For more than a decade, Max Szadek had worked as Luther Vandross's personal assistant, doing everything from overseeing the R&B star's household staff to making sure he always had supplies of his favorite sugar substitute when he was on the road. Then, on the morning of April 16, 2003, Szadek arrived at Vandross's Manhattan apartment to find his boss laid out on the floor, having suffered a massive stroke that would put him in rehabilitation for the rest of his life. From that moment until Vandross's death on July 1 at 54, Szadek stuck by his side. "Luther inspired me every day, because he was a fighter every day," he says. As Szadek made the difficult transition from assistant to caregiver, he also became a passionate crusader in the fight against diabetes, which likely brought on Vandross's stroke. The founder of Divabetic, an outreach and fund-raising organization, Szadek, 40, spoke to PEOPLE correspondent Mark Dagostino about Luther's brave battle.
After his stroke, Luther was mostly unresponsive for about three weeks. Then, in early May 2003, I remember playing some old Dionne Warwick for him—his favorite—and seeing him be much more responsive. He could nod to let me know what he wanted to hear and how loud he wanted the volume to be. Music was definitely the trigger for getting a higher level of response from him. Within a few months he could use his voice again, and his backup singer Lisa Fischer came and started singing with Luther every week. Aretha came. Patti LaBelle came and sang "If Only for One Night" with him. Those are some of my greatest memories. It was magical.
When Luther was moved to John F. Kennedy Medical Center in Edison, N. J., where he lived and was taken care of by a team of top-notch doctors and physical therapists until he died, I got very involved in his rehabilitation. I'm not a nurse, I'm not a doctor, I'm not a therapist—but I could do some of the therapy with Luther. Walking was a big deal in the beginning. He went from relying on walkers and machines all the way to being able to walk down the hall with very limited help towards the end. He didn't have a speech impediment, but breath control was part of his therapy. He was very committed to fighting—I could see that glimmer in his eye that was piercingly focused and determined—because initially he failed so much. I saw someone who could do these simple tasks, fail to do them another day and then learn to do them again.
Everyone assumes from movies that recovery is just a mountain that goes up, up, up.

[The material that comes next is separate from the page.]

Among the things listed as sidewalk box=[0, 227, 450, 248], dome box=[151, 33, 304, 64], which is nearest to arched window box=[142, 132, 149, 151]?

But it was always up and down. He had incredible highs throughout his recovery, but it wasn't as consistent as people want to think it was. He intuitively knew when cameras were around. We did Oprah
in April 2004 and he pulled out an incredible performance that day. The funny thing was, when you put Luther back in superstar status mode, he would jump up to that level.
In between physical and occupational therapy, we read magazines to find out what was going on in the world. I read him fan mail and e-mails. He was always a huge Price Is Right fan, so we'd watch that. We'd watch Oprah
, especially if Beyoncé or Usher were on. We even watched a little American Idol. Sometimes we'd talk about deeper subjects. When he was willing to talk about it, we discussed the reality of what was happening. And at times it was heartbreaking.
But in the last 2½ years, he really did have a lot of moments of joy. Last year we brought Luther to Philadelphia to celebrate his mother Mary Ida's birthday. He loved a show as much as he loved performing a show, so his friends would come to JFK at Christmas and birthdays and sing "Power of Love."
When he died, I was really shocked. Even though I knew that his health was compromised, we had just done some doctors' appointments, and there was nothing to let you know that was around the corner. At least every day I had a chance to tell my boss just how much he meant to me. I didn't have that opportunity before the stroke, so after the stroke, in some ways I had an opportunity to give back what he gave to me. I've committed myself to fighting diabetes 24/7 now. With Divabetic (www.divabetic.com), the idea is to empower people to talk openly about diabetes. I'll never be able to erase the pain and sadness that happened. But I really feel like Divabetic is giving me something new to wrap a hope and a dream around. Luther's legacy deserves to end on an inspiring note—not on a note of utter sadness.